[START OF Passage given]

The book has no fat rep and continues to be vaguely fatphobic whenever it can (apparently wearing a D-cup means you can't be fat - sorry, "heavy" - I'll tell my bra that when I take it off), and still lacks in diversity constantly. The music references still are super dated to the point of cheesiness, the lack of cell phones is really starting to show, there's random STD shaming, random body shaming, girl hate, girls who act like fourteen year olds instead of high school graduates, the plot still takes six years to actually plot and it's super weak when it does, the whole "psychic" thing is ignored for 330 pages and barely is used when it does come up, and the writing just can't carry it.

Sometimes Luc's voice is okay, but Matt and Frannie both annoy the crud out of me, and I think the rape plotline being called cheating is completely disgusting and ruined the book for me. Half a rose for Luc's voice now and then, and honestly I barely want to give it that.



Last Rite by Lisa Derochers

Published: May 8th, 2012 by Tor Teen
Genre: YA Paranormal Romance
Binding: Paperback
Page Count: 365 pages plus acknowledgements
Part of a series? This is the third and final book. No novellas or short stories that I know of, either.
Got via: The library.
Amazon / Book Depository / Indiebound

Summary (from goodreads): In this final installment of the thrilling, edgy Personal Demons series, the battle between Heaven and Hell has become critical, and Frannie Cavanaugh is right at the center of it.

With the help of the powerful angel Gabe and demon-turned-mortal Luc, Frannie has been able to stay one step ahead of the forces of Hell. But when the demons killed Frannie's best friend and destroyed her brother, they raised the stakes. If Frannie wants to keep her family and friends safe, she knows she has no choice but to go on the run.

Their best defense is the power Frannie has been struggling to master, but her attempts to hone her skill go horribly awry. If Frannie doesn't learn fast, the consequences could be devastating--even apocalyptic.

What happens when you can't outrun Hell...or trust the ones you love?

Review: Well, this one starts with Frannie "kinda" realizing Luc might not actually be at fault for his own rape but still wondering if he might have wanted it.

Good start.

[END OF Passage given]
[START OF Dataset excerpts]

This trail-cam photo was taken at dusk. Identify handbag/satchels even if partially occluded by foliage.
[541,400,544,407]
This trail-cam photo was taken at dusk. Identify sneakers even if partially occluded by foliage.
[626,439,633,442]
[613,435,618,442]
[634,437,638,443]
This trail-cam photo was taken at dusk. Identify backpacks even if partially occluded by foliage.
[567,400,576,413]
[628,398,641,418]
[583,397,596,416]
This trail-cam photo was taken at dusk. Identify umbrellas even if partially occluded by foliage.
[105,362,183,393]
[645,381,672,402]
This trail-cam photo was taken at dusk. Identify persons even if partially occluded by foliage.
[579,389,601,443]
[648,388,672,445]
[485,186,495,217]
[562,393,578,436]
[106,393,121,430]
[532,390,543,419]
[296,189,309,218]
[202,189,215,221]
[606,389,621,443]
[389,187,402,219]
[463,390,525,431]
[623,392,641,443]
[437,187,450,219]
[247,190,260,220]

[END OF Dataset excerpts]
[START OF Dataset excerpts]

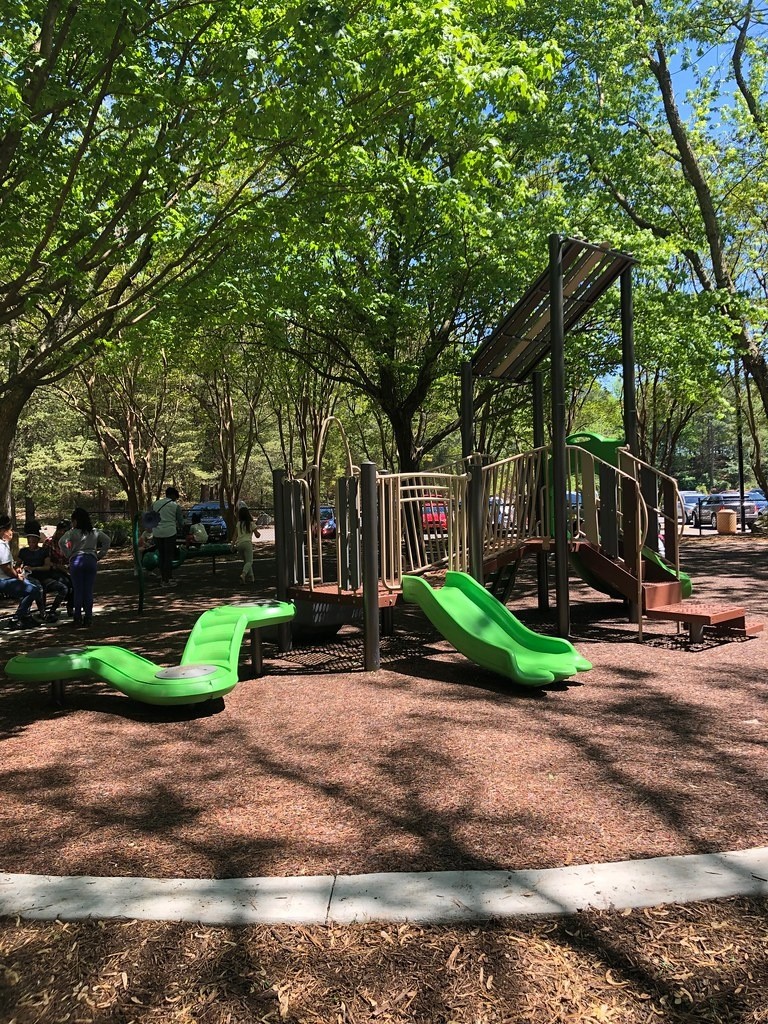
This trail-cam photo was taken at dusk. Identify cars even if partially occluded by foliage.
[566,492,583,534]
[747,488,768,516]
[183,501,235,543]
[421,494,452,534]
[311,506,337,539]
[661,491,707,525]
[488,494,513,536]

[END OF Dataset excerpts]

The exercise: In the book review, which publisher released Last Rite, and on what date?

Response to this task: Tor Teen, on May 8th, 2012.